SOLICITUD DE TRABAJO:
Determine si cada afirmación coincide con el fragmento sobre Dalí y responda sí o no, citando literalmente las palabras del fragmento que lo deciden.
1. El surrealismo surgió en Francia en 1924.
2. El surrealismo abandonó el gusto por la provocación propio del dadaísmo.
3. André Breton fue el autor del primer manifiesto surrealista.

FRAGMENTO DE PÁGINA:
◆ ◆ ◆ ◆ ◆ ◆ ◆
Salvador Dalí
Oleo sobre lienzo, 110 x 150 cm
Museo Nacional Reina Sofía. Madrid
Obra emblemática de Salvador Dalí y una de las primeras pinturas que se pueden adscribir propiamente a la época surrealista del artista.
El surrealismo, movimiento aparecido en Francia en 1924, influyó tanto en la literatura como en las artes plásticas, con una incidencia particularmente importante en la poesía y en la pintura. Heredero del dadaísmo, del que conserva el gusto por la provocación, el surrealismo también se puede considerar hijo espiritual del Romanticismo y el simbolismo, con los que comparte los valores, el lirismo, la nostalgia melancólica y la fe en la capacidad del arte para transformar el mundo. André Breton, padre de este movimiento y redactor del primer manifiesto surrealista (1924), propone el automatismo psíquico, mediante el cual se pretende expresar de palabra, por escrito o de cualquier otra forma, el funcionamiento real del pensamiento. El surrealismo se fundamenta en el mundo de los sueños y en el subconsciente, lo que lo vincula con el psicoanálisis de Sigmund Freud.
◆ ◆ ◆ ◆ ◆ ◆ ◆
MATERIAL DE PARTIDA:
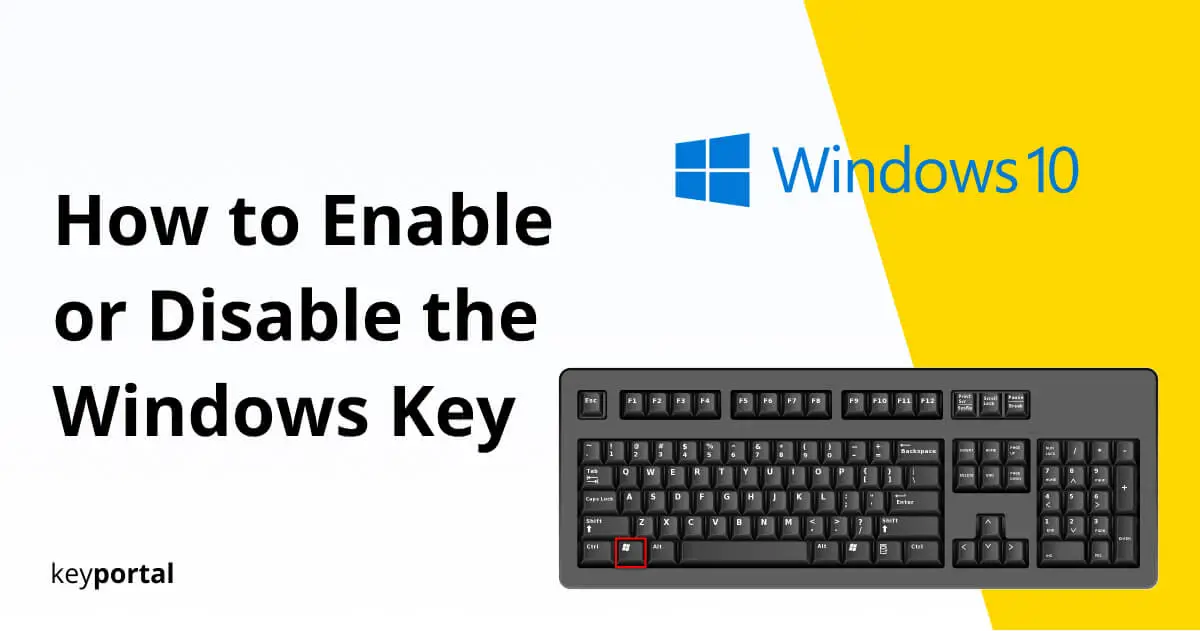 How to Enable or Disable the Windows Key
◆ ◆ ◆ ◆ ◆ ◆ ◆
SALIDA ESPERADA:
1. Sí: «movimiento aparecido en Francia en 1924».
2. No: «Heredero del dadaísmo, del que conserva el gusto por la provocación».
3. Sí: «André Breton, padre de este movimiento y redactor del primer manifiesto surrealista (1924)».